* _EXERCISE BRIEF_: Recast the entries from the line containing "How far is (363,226) from the camera?" through the line containing "151000 millimetres" as a two-column CSV with the headers entry_text and answer. Give one row per entry, put each field in double quotes, and replace any line breaks with spaces.

--- start of SUPPLIED DATA ---

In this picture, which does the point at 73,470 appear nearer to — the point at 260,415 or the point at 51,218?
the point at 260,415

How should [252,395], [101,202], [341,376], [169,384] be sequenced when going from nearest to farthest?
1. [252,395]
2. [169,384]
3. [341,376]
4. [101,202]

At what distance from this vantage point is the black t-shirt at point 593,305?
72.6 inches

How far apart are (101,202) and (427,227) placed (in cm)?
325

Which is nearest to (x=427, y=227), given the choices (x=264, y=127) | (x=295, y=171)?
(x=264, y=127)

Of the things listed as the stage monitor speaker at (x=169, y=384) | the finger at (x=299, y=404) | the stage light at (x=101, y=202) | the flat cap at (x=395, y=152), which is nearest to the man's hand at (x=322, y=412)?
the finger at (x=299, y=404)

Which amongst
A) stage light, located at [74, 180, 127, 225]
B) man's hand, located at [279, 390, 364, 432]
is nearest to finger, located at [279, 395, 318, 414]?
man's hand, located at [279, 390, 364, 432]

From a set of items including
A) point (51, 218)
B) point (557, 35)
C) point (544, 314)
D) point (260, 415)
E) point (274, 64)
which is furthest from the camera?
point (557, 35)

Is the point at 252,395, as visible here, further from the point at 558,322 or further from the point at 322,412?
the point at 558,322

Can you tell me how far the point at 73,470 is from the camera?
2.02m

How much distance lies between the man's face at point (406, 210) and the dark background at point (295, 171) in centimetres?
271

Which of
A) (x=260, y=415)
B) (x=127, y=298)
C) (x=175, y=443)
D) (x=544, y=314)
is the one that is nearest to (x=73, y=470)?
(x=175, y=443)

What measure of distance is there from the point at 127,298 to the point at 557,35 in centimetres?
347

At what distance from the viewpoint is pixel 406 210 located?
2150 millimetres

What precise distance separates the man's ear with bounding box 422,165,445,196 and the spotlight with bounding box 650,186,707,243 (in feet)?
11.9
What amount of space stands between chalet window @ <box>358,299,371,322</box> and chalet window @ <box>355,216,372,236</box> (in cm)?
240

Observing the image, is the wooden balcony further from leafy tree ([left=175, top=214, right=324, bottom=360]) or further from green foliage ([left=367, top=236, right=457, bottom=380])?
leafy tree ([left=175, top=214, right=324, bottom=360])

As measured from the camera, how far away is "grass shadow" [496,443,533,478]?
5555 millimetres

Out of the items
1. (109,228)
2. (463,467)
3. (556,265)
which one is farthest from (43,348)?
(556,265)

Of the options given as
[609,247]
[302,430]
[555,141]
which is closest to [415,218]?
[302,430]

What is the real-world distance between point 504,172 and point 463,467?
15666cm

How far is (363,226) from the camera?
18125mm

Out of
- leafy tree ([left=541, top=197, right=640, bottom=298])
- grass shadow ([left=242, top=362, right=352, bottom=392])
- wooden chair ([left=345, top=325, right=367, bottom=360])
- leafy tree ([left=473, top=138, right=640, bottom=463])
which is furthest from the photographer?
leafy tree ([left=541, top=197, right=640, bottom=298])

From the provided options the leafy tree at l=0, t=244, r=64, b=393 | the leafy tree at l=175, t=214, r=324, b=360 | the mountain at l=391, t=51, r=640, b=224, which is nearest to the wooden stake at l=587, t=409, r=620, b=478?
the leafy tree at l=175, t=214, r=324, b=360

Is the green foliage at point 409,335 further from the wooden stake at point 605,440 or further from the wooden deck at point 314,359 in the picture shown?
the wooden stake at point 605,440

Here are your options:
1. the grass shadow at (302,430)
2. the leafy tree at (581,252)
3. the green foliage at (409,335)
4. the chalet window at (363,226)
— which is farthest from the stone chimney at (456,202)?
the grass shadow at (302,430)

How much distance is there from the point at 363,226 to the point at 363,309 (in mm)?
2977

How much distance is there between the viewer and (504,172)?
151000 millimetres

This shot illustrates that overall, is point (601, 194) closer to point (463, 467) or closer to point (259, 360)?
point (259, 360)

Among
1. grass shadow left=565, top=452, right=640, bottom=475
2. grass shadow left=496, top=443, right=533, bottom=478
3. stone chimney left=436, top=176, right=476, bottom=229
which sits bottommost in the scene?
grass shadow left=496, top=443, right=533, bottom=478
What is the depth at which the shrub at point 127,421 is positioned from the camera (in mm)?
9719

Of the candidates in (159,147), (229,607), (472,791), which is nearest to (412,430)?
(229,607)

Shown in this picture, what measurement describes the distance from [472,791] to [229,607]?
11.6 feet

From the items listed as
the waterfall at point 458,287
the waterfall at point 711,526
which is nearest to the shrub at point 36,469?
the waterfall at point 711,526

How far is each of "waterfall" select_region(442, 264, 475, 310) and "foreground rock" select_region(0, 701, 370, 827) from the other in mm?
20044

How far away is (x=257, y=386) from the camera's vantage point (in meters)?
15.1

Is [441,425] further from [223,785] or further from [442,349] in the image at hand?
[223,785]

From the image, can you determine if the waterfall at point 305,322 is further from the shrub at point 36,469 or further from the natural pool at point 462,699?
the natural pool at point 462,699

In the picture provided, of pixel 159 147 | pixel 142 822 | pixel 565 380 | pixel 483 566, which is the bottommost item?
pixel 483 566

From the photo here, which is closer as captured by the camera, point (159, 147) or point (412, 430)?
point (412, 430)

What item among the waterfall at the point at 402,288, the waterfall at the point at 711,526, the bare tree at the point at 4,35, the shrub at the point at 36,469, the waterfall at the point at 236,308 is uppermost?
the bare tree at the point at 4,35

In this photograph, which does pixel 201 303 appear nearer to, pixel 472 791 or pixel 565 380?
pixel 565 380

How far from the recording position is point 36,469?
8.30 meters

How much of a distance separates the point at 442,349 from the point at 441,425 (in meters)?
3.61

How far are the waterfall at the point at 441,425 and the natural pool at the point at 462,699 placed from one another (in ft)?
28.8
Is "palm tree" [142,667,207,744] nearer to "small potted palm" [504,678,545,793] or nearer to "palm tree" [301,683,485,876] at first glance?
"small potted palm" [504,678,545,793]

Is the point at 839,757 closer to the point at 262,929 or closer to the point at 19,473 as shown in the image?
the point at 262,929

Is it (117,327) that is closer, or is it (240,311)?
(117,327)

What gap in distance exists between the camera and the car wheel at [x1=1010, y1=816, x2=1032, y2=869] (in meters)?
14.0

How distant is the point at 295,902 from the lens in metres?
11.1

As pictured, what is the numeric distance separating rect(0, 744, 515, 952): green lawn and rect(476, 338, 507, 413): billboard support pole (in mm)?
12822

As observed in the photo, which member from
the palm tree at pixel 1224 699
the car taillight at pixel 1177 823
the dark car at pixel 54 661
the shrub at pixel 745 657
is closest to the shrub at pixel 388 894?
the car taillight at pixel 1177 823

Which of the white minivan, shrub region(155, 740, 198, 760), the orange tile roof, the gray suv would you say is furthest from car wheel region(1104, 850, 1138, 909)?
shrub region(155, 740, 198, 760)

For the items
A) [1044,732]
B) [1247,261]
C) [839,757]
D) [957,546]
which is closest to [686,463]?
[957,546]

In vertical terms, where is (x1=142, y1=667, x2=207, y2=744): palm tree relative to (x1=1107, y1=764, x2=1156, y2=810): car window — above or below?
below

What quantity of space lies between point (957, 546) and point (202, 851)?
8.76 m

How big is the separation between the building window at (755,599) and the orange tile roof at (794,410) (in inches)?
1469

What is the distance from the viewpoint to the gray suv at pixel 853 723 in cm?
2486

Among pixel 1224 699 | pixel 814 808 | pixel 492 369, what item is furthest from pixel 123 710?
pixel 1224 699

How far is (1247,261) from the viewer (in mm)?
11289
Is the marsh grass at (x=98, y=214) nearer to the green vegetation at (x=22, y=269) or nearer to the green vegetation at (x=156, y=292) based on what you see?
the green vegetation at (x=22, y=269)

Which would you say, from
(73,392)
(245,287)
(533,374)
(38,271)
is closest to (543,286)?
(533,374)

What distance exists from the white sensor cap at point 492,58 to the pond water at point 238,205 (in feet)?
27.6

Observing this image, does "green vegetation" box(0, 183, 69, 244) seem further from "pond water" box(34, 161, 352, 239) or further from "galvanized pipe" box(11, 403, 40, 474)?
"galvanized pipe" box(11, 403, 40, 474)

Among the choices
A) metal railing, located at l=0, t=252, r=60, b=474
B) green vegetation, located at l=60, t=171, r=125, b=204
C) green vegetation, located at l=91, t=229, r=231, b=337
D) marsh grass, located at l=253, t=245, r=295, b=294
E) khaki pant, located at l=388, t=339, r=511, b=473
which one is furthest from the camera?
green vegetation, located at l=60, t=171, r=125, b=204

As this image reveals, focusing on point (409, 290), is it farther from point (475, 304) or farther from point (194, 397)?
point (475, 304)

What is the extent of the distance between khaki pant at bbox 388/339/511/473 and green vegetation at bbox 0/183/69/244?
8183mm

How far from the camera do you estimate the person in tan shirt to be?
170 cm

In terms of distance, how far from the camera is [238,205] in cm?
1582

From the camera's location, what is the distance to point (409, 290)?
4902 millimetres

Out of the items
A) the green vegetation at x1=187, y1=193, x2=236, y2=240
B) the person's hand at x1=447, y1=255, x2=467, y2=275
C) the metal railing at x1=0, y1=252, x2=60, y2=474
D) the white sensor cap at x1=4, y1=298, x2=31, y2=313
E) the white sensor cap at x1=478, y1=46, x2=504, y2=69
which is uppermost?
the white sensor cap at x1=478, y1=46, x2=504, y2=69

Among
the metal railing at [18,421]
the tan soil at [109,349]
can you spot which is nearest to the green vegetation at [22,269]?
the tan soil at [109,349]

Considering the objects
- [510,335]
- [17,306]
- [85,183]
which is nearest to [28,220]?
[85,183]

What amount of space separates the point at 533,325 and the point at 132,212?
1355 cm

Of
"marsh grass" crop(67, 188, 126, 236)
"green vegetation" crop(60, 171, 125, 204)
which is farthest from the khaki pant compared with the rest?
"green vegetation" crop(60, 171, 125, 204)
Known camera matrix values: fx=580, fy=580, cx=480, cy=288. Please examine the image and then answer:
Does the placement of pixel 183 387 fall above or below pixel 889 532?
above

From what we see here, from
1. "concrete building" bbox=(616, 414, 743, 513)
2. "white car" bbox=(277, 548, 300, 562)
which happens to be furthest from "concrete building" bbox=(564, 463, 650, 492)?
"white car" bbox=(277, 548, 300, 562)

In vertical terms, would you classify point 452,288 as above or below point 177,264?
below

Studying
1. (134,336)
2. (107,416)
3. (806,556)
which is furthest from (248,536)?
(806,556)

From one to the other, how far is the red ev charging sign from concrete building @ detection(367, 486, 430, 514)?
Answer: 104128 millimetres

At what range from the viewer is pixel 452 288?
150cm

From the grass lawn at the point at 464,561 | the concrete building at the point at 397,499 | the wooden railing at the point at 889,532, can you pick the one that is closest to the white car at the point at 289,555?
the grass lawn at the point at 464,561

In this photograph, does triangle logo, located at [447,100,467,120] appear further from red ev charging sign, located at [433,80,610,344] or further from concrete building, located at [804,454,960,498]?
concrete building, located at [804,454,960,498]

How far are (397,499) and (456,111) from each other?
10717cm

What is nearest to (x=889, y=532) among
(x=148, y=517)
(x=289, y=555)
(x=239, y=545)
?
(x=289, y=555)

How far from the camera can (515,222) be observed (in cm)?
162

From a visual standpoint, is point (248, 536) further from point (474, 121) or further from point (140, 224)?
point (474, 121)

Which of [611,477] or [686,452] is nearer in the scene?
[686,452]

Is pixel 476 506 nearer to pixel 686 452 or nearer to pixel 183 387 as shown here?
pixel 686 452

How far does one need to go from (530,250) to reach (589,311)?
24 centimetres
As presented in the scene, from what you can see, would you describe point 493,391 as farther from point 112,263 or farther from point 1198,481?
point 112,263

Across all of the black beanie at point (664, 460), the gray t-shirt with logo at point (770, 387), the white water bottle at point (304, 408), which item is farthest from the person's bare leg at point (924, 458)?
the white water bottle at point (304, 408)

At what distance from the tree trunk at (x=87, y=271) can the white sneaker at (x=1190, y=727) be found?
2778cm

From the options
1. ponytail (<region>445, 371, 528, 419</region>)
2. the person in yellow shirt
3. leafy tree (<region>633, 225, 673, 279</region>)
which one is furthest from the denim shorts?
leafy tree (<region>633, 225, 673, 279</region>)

--- end of SUPPLIED DATA ---

* _REPLY TO THE TASK_:
entry_text,answer
"How far is (363,226) from the camera?","18125mm"
"Out of - leafy tree ([left=541, top=197, right=640, bottom=298]) - grass shadow ([left=242, top=362, right=352, bottom=392]) - wooden chair ([left=345, top=325, right=367, bottom=360]) - leafy tree ([left=473, top=138, right=640, bottom=463]) which is furthest from the photographer?","leafy tree ([left=541, top=197, right=640, bottom=298])"
"From the provided options the leafy tree at l=0, t=244, r=64, b=393 | the leafy tree at l=175, t=214, r=324, b=360 | the mountain at l=391, t=51, r=640, b=224, which is nearest to the wooden stake at l=587, t=409, r=620, b=478?","the leafy tree at l=175, t=214, r=324, b=360"
"Is the green foliage at point 409,335 further from the wooden stake at point 605,440 or further from the wooden deck at point 314,359 in the picture shown?","the wooden stake at point 605,440"
"Here are your options: 1. the grass shadow at (302,430) 2. the leafy tree at (581,252) 3. the green foliage at (409,335) 4. the chalet window at (363,226) — which is farthest from the stone chimney at (456,202)?","the grass shadow at (302,430)"
"How much distance is there from the point at 363,226 to the point at 363,309 (in mm)?","2977"
"How much distance is there between the viewer and (504,172)?","151000 millimetres"